Blackhaine: And Now I Know What Love Is
- Linda Isted
- 5 days ago
- 2 min read
Written, composed and choreographed by Blackhaine (Tom Heyes)
Manchester International Festival
Diecast, Ducie Street, Manchester
July 9-19, 2025; 1hr 50 mins


It’s been a grief-ridden few days. Only just recovering from the beautiful but desperately sad A Single Man, Manchester International Festival plunges us back into the darkest of dark places with And Now I Know What Love Is from Salford’s internationally-renowned visual artist, composer and choreographer Blackhaine.
Diecast is the kind of venue MIF loves – a big, old, decaying industrial space with holes in the roof and concrete flooring that comes with its own health and safety warning. A perfect match for Blackhaine’s Dystopian soundscape and doom-filled vision and choreography.
And before we go on, note that while this is a standing show, portable folding stools are available. One group put theirs in a circle and appeared to be having a picnic. Not quite the mood, but...
This is not an event for the fainthearted. The themes are bleak: life, existence and death in a world of desolation and despair. The mix of music and raw sound is harsh and reverberates to your core. We are given earplugs as we enter and are strongly advised to wear them; they are fluorescent and just add to the weirdness as they speckle the grey and foreboding mist swirling through the half-light of the venue.
The audience finds itself ebbing and flowing around the cavernous space, nervously making way for the black-clad zombie dancers in its midst.
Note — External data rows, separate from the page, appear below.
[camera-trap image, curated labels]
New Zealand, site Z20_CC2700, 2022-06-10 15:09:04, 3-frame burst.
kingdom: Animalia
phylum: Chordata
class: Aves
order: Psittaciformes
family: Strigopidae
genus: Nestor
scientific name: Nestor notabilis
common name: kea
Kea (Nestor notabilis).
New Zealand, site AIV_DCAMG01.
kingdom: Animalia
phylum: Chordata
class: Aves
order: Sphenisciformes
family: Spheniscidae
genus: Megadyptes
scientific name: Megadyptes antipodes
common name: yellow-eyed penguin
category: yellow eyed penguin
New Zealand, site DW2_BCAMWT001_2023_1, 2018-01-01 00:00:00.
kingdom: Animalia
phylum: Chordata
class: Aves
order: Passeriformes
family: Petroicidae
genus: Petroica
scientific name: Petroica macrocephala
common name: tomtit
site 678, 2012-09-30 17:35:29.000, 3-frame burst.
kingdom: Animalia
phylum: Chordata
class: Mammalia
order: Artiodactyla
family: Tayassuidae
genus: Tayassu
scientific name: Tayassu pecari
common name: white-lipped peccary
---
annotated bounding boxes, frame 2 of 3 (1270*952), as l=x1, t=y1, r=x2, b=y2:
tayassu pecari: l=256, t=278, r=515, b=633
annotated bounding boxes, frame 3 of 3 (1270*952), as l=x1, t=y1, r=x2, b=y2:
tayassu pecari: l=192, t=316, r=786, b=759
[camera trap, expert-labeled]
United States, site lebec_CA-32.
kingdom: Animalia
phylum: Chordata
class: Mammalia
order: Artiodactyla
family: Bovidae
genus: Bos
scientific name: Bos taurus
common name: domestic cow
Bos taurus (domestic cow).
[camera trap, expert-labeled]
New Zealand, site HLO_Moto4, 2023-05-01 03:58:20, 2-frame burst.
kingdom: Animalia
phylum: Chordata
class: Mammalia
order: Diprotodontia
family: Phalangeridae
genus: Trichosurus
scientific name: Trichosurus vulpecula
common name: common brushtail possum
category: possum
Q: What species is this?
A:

In fact it is quite tricky at times to tell the dancers and their cameramen (who may or may not have been choreographed into the action) from the audience, such is the universality of all-black these days.
Much of the action takes place on the ground, as the dancers writhe and claw their way out of despair towards some kind of new beginning. This of course is also tricky, since only those members of the audience who find themselves at the edge of the action can see what is going on.
As for the rest of us, now thoroughly integrated into the piece, we are plunged into anxiety, and (in a piece which plumbs the most ancient of human terrors) into that most modern of states, the fear of missing out. The very essence of immersive theatre.
A rap sequence towards the end is riveting in performance but difficult to make out after the earlier aural onslaught; perhaps just my ears, but possibly not, if the faces around me were anything to go by. A shame, since Blackhaine’s words would probably have had as much impact as the sound and choreography.
The final mise-en-scene is a tree of life, which seems a little prosaic after all that has gone before. But it eases us back to a semblance of conventional performance, as the dancers entwine their way into relationships which we all fervently hope will bring them some peace.